7. MANAGEMENT & TREATMENT

Multimodal approach includes risk factor modification, medical therapy, and revascularization. Lifestyle changes, statins, beta-blockers, and nitrates form the cornerstone of treatment.

Antiplatelet Agents

Drug Dose Use
Aspirin 75–162 mg/d Baseline therapy
Clopidogrel 75 mg/d With aspirin for ACS or stent placement
Prasugrel 10 mg/d For ACS patients
Ticagrelor 90 mg bid For ACS patients

7.1 Medical Therapy

Antiplatelets (aspirin, clopidogrel), statins (atorvastatin, rosuvastatin), beta-blockers (metoprolol, bisoprolol), nitrates, and calcium channel blockers (dihydropyridines).

7.2 Revascularization

PCI for single-vessel disease; CABG for multivessel or left main disease. Drug-eluting stents reduce restenosis risk.

8. PROGNOSIS & COMPLICATIONS

Mortality is highest in left main or multivessel disease. Complications include heart failure, arrhythmias, and sudden cardiac death. Long-term outcomes depend on revascularization and risk factor control.

8.1 Predictors of Outcome

Left ventricular dysfunction, diabetes, and incomplete revascularization worsen prognosis. Early revascularization improves survival in high-risk patients.

8.2 Long-Term Risks

Recurrence of angina, myocardial infarction, and cardiovascular mortality persist despite optimal medical therapy.

9. SPECIAL CONSIDERATIONS

Women and diabetics have atypical presentations. Elderly patients require cautious drug dosing. Pregnancy necessitates avoidance of certain medications (e.g., ACE inhibitors).

9.1 Women with IHD

Atypical symptoms (e.g., dyspnea, fatigue). Higher risk of microvascular disease and worse outcomes post-MI.

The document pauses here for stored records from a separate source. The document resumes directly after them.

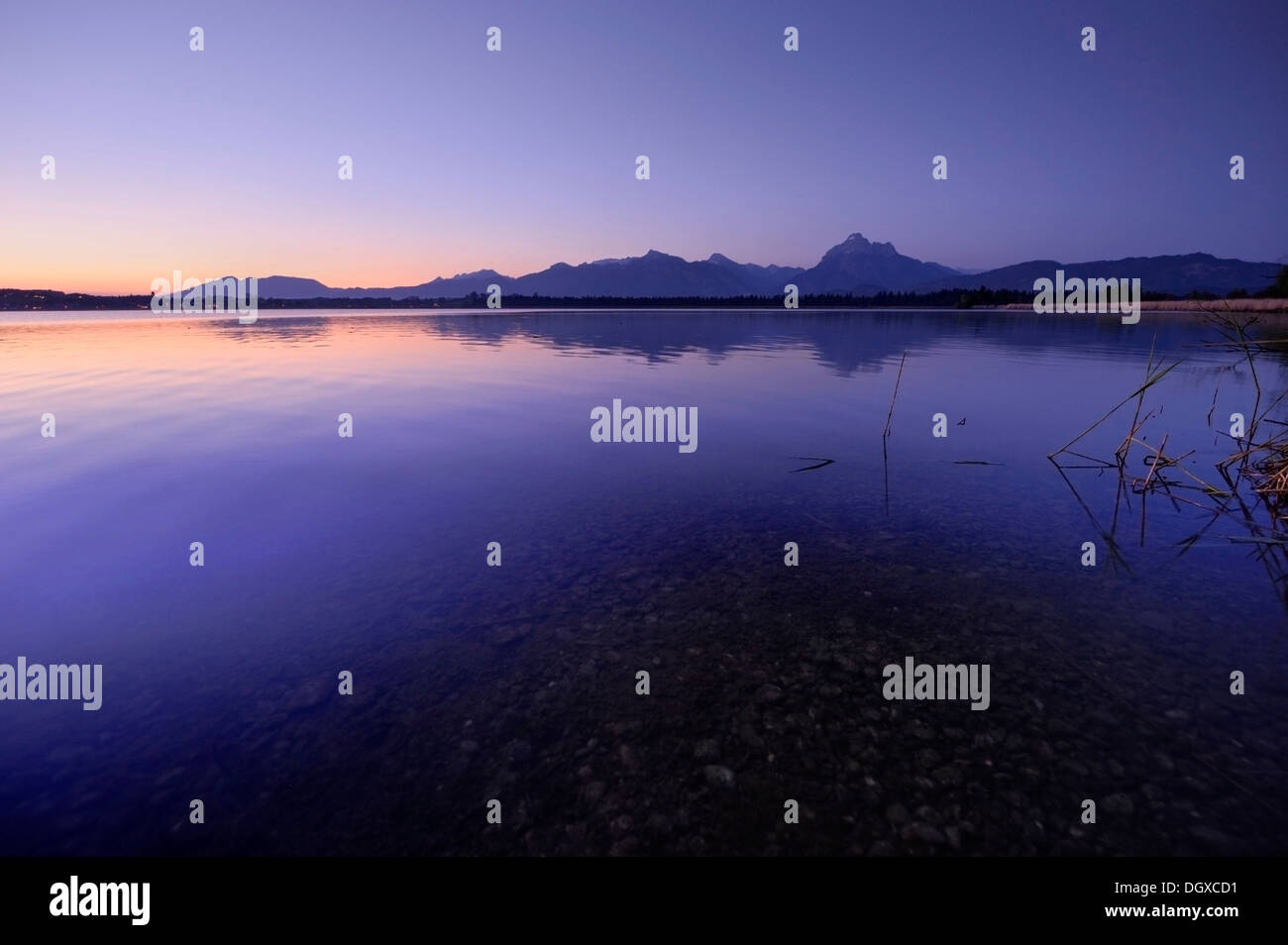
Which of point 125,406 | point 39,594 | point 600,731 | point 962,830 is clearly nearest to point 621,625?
point 600,731

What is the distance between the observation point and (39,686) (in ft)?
19.5

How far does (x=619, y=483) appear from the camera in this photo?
12984 mm

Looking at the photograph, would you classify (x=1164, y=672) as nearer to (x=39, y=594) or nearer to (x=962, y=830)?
(x=962, y=830)

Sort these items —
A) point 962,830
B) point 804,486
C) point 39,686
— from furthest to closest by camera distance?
point 804,486
point 39,686
point 962,830

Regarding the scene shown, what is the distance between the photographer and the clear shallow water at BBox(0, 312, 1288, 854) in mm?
4387

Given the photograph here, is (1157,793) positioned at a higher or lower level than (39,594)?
lower

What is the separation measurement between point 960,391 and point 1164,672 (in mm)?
23646

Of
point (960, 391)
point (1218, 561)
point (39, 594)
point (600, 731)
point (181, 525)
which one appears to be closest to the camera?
point (600, 731)

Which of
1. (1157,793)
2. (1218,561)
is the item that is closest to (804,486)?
(1218,561)

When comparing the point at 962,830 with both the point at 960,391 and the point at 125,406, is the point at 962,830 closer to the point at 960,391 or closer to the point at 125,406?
the point at 960,391

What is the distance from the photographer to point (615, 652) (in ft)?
21.4

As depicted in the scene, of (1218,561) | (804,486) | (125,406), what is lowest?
(1218,561)

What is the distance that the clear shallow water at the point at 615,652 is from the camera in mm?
4387

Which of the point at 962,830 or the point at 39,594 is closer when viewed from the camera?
the point at 962,830
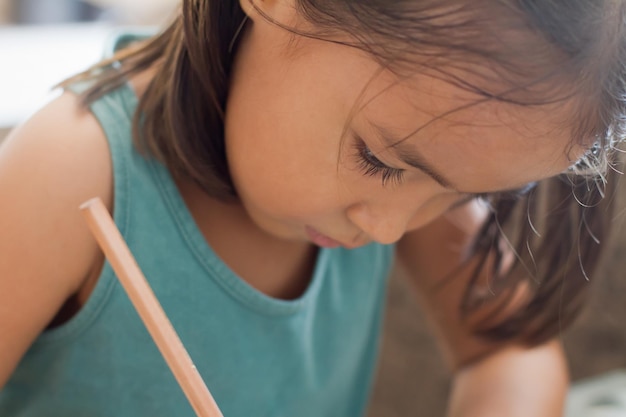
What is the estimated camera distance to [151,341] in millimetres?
483

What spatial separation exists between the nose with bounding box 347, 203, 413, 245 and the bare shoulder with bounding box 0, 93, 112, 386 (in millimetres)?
150

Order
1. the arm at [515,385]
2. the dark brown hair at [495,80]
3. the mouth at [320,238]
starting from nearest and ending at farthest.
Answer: the dark brown hair at [495,80]
the mouth at [320,238]
the arm at [515,385]

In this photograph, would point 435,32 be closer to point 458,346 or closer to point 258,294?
point 258,294

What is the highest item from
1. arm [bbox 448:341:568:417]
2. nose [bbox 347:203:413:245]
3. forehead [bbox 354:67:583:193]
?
forehead [bbox 354:67:583:193]

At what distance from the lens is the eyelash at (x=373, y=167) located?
0.39m

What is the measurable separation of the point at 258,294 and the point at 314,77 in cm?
19

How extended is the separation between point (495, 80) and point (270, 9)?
0.39 feet

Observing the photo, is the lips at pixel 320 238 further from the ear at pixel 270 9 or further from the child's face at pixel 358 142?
the ear at pixel 270 9

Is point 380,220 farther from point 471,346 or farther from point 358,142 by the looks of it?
point 471,346

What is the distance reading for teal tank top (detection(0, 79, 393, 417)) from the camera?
18.4 inches

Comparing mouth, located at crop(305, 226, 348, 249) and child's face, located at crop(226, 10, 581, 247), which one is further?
mouth, located at crop(305, 226, 348, 249)

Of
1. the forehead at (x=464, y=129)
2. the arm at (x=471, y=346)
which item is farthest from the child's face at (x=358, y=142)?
the arm at (x=471, y=346)

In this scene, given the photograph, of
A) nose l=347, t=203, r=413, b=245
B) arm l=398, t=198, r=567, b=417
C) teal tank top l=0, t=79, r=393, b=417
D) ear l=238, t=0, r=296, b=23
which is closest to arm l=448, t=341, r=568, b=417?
arm l=398, t=198, r=567, b=417

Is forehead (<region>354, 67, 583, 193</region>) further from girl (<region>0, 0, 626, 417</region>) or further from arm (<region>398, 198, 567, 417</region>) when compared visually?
arm (<region>398, 198, 567, 417</region>)
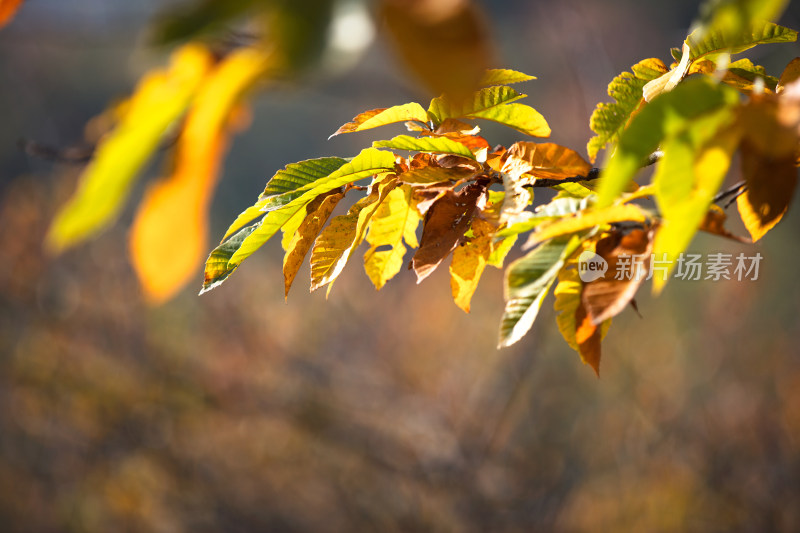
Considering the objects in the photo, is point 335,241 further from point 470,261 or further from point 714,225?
point 714,225

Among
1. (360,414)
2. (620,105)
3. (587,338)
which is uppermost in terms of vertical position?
(620,105)

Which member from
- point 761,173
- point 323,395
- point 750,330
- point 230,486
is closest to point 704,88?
point 761,173

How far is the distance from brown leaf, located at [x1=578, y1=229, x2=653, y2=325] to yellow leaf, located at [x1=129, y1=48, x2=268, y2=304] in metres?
0.27

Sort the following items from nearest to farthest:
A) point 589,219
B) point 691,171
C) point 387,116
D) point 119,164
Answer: point 119,164 < point 691,171 < point 589,219 < point 387,116

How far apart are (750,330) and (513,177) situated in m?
3.25

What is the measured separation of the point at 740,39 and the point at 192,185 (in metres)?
0.47

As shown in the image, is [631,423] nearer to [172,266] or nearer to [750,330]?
[750,330]

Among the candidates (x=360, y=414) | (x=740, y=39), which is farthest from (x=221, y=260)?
(x=360, y=414)

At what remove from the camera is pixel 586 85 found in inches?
94.3

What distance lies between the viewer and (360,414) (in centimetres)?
279

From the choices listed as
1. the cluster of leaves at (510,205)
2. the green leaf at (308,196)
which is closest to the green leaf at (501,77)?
the cluster of leaves at (510,205)

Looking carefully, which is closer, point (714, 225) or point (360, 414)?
point (714, 225)

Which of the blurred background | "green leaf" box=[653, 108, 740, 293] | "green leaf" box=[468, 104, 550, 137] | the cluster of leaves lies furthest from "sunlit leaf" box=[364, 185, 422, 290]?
the blurred background

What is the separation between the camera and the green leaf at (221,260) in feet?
1.53
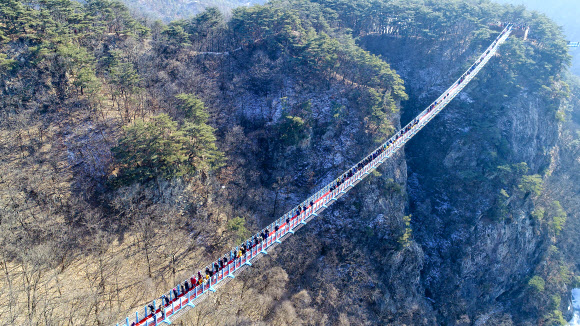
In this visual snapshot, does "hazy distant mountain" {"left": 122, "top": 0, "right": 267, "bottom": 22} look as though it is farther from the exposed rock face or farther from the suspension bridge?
the suspension bridge

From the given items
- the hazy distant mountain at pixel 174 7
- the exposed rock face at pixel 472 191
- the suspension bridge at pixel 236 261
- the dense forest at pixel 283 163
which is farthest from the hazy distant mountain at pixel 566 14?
the suspension bridge at pixel 236 261

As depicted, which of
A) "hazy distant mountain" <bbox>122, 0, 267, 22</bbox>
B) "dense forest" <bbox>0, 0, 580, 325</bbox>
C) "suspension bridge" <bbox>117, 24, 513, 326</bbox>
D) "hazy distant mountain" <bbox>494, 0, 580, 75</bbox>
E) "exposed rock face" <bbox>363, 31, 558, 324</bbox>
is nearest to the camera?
"suspension bridge" <bbox>117, 24, 513, 326</bbox>

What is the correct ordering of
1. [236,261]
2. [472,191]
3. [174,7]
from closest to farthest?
[236,261] → [472,191] → [174,7]

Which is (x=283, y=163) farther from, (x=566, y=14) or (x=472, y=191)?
(x=566, y=14)

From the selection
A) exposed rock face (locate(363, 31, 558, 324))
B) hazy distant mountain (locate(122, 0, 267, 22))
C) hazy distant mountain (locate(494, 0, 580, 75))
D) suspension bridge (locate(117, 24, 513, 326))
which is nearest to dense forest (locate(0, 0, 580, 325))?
exposed rock face (locate(363, 31, 558, 324))

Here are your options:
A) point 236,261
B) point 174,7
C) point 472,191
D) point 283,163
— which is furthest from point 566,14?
point 236,261
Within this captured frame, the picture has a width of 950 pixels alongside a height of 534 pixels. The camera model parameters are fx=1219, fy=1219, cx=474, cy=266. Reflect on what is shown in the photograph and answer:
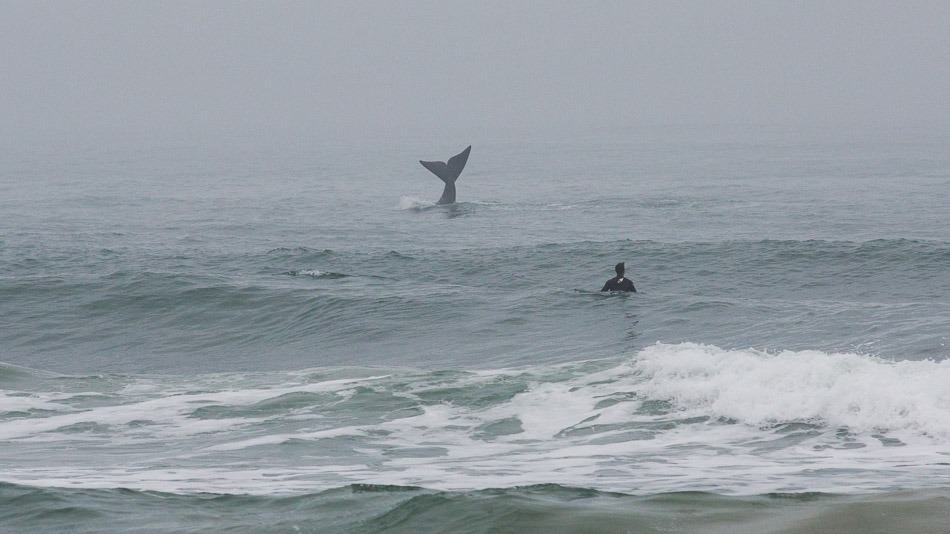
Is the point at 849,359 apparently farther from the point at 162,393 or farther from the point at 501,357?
the point at 162,393

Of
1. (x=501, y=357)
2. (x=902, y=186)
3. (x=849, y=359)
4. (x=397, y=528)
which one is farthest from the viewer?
(x=902, y=186)

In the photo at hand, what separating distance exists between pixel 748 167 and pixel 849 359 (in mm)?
56108

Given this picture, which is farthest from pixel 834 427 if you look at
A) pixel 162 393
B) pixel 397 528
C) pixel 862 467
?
pixel 162 393

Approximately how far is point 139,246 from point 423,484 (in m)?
27.1

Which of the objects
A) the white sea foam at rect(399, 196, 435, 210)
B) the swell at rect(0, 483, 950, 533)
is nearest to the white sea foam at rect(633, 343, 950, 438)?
the swell at rect(0, 483, 950, 533)

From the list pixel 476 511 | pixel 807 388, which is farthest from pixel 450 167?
pixel 476 511

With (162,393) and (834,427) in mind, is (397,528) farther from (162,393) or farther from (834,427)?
(162,393)

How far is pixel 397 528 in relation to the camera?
9.26m

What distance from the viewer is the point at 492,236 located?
123ft

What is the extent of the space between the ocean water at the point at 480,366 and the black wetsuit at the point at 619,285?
8.5 inches

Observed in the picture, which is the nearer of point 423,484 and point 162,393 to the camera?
point 423,484

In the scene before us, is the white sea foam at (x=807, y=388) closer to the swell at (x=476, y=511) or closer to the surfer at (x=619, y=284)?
the swell at (x=476, y=511)

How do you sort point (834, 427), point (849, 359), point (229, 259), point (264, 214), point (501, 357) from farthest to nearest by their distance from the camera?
1. point (264, 214)
2. point (229, 259)
3. point (501, 357)
4. point (849, 359)
5. point (834, 427)

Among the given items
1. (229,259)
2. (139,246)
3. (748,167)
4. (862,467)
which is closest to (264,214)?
(139,246)
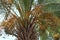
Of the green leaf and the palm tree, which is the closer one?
the palm tree

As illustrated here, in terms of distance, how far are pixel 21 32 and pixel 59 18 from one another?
169cm

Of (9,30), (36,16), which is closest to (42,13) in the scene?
(36,16)

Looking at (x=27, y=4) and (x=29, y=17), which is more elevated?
→ (x=27, y=4)

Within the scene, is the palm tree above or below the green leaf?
below

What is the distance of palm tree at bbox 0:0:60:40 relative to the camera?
749 cm

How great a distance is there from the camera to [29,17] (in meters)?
7.77

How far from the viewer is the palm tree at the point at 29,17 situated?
749cm

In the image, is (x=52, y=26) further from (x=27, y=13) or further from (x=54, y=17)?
(x=27, y=13)

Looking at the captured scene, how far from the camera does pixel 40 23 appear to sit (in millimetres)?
7812

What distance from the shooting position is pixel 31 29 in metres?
7.84

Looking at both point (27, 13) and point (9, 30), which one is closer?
point (27, 13)

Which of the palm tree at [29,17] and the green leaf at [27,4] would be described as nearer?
the palm tree at [29,17]

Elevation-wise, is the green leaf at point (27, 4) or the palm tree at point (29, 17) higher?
the green leaf at point (27, 4)

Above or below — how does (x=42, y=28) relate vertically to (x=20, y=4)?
below
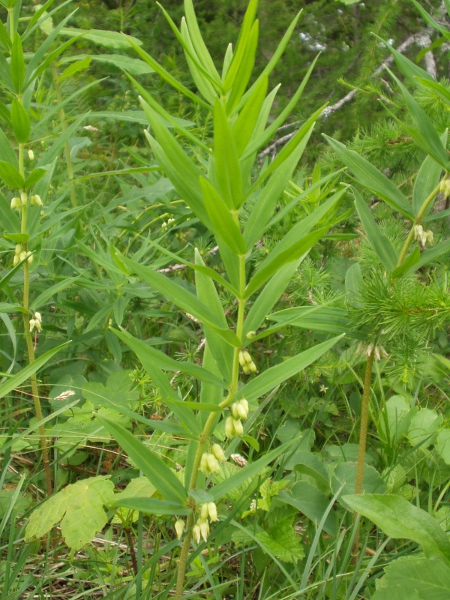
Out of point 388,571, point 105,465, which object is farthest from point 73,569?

10. KEY POINTS & CLINICAL PEARLS

  1. IHD management requires aggressive risk factor modification and early revascularization in high-risk patients.
  2. Stress testing is essential for diagnosing ischemia and guiding treatment decisions.
  3. PCI is preferred for single-vessel disease; CABG is optimal for multivessel or left main disease.
  4. Asymptomatic ischemia is common in diabetics and correlates with increased mortality.
  5. Long-term dual antiplatelet therapy (DAPT) reduces stent thrombosis but increases bleeding risk.